Voies CFF coupées et parking du Salon fermé
Rapidement sur place, la police boucle la route du Nant d’Avril, entraînant la fermeture d’un des parkings du Salon de l’auto. Les voies CFF de la ligne reliant Cornavin à La Plaine ont également été fermées, provoquant des perturbations sur le trafic local et le réseau TGV vers la France.
Le trafic aérien n’a pas été touché, mais les passagers atterrissant sur Genève par ce temps de bise étaient aux premières loges, en passant juste derrière l’épaisse fumée.
Risque d’effondrement
Des dizaines de badauds s’amassent rapidement autour des lieux du sinistre, observant le bal des pompiers derrière le cordon de sécurité. «J’ai vu de la fumée depuis chez moi, explique un ado des Charmilles. Alors j’ai appelé des copains et on est monté.»
Les services sanitaires préparent leur matériel, au cas où il y aurait des personnes à soigner sur place. Mais les premières informations indiquent que le sinistre n’a pas fait de blessés. La carrosserie était apparemment vide au départ du feu.

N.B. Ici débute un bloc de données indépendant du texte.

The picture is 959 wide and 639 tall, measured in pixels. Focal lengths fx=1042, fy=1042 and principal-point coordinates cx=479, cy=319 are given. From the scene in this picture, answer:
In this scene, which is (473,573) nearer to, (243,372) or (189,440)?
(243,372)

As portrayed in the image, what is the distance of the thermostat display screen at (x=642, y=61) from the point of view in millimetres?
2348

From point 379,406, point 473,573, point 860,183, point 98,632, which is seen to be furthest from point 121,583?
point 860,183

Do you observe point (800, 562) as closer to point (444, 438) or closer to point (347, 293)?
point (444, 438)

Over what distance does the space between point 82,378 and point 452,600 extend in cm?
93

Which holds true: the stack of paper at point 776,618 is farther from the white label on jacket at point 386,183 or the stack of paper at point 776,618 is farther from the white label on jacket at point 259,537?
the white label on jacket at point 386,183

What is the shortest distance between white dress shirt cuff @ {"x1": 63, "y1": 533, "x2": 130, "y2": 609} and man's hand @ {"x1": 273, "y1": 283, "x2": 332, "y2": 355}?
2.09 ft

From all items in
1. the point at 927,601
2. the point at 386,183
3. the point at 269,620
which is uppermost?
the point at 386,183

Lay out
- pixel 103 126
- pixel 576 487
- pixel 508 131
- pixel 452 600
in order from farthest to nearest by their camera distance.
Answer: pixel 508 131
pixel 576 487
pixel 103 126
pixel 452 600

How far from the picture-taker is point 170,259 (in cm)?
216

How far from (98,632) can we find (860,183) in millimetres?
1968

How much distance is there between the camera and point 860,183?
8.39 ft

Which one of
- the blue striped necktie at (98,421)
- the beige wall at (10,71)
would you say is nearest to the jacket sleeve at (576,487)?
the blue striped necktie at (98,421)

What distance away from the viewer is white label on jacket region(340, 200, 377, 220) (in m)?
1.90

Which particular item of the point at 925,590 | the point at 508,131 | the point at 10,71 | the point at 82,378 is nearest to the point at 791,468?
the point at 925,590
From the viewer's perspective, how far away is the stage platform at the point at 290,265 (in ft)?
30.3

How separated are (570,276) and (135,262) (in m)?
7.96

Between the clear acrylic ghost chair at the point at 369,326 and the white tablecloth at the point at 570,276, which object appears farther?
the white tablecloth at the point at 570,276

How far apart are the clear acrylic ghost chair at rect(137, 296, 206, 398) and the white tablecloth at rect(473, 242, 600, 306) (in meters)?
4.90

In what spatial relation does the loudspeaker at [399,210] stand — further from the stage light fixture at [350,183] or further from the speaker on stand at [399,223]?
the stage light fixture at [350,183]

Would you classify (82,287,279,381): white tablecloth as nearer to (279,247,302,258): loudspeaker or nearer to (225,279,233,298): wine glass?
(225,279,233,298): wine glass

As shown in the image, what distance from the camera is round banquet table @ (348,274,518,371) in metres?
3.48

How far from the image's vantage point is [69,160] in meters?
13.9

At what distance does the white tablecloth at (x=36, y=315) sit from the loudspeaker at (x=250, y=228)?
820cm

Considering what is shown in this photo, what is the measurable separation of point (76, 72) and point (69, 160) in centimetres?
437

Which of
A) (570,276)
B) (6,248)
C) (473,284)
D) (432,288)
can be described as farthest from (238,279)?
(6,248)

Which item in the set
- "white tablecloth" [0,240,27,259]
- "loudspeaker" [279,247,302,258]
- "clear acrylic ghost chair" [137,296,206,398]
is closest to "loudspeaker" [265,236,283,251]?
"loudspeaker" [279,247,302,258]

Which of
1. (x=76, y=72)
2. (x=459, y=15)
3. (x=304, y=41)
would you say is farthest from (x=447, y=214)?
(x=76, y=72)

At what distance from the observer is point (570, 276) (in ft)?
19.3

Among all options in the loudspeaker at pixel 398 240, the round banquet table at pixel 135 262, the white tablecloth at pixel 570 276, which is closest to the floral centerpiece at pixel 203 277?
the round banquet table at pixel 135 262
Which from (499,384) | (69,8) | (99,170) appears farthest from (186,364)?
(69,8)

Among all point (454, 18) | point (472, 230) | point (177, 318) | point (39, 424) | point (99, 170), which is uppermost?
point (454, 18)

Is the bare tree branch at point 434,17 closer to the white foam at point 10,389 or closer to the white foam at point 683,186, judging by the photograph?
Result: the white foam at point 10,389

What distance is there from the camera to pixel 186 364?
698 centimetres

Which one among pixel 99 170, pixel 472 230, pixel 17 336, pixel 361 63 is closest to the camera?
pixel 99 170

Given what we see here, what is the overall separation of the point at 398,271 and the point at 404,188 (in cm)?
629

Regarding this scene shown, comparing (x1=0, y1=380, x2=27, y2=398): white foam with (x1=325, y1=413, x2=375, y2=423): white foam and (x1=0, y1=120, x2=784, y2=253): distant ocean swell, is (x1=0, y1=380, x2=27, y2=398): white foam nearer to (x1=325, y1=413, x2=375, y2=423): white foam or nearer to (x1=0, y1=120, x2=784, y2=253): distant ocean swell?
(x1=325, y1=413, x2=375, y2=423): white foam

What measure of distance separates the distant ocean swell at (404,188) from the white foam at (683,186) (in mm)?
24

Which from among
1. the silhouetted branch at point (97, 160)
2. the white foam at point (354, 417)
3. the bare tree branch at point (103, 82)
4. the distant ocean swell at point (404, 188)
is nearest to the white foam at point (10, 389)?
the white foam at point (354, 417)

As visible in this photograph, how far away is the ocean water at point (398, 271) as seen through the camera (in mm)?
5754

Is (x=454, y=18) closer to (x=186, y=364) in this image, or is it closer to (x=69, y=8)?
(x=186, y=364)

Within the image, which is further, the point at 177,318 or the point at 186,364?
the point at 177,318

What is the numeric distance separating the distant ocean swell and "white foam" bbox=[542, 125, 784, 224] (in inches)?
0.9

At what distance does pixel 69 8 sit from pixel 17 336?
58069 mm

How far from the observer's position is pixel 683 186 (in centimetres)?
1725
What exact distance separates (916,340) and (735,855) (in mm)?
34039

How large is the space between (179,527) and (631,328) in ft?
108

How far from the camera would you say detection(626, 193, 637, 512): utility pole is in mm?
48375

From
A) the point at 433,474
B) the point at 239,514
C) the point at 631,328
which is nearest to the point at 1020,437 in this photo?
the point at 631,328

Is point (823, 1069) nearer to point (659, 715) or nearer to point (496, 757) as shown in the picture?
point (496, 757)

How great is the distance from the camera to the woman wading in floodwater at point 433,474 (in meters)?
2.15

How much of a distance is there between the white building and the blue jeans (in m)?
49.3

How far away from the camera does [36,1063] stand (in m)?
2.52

«L’incendie a été circonscrit aux alentours de 14?heures», indique le capitaine Michel Bernard, du SIS. D’importants moyens ont été nécessaires pour lutter contre le brasier. Les soldats du feu – 25 hommes du Service d’incendie et de secours (SIS), appuyés par 9 pompiers du Service de sécurité de l’aéroport (SSA) et 19 volontaires provenant des compagnies de Meyrin et de Satigny – sont arrivés à bout des flammes vers 16?heures.
«Les pompiers s’activent encore à sécuriser le bâtiment, qui menace de s’effondrer, précise Philippe Cosandey, porte-parole de la police. Pour l’heure, le chemin reste fermé à la circulation.» Tout était terminé en fin de journée.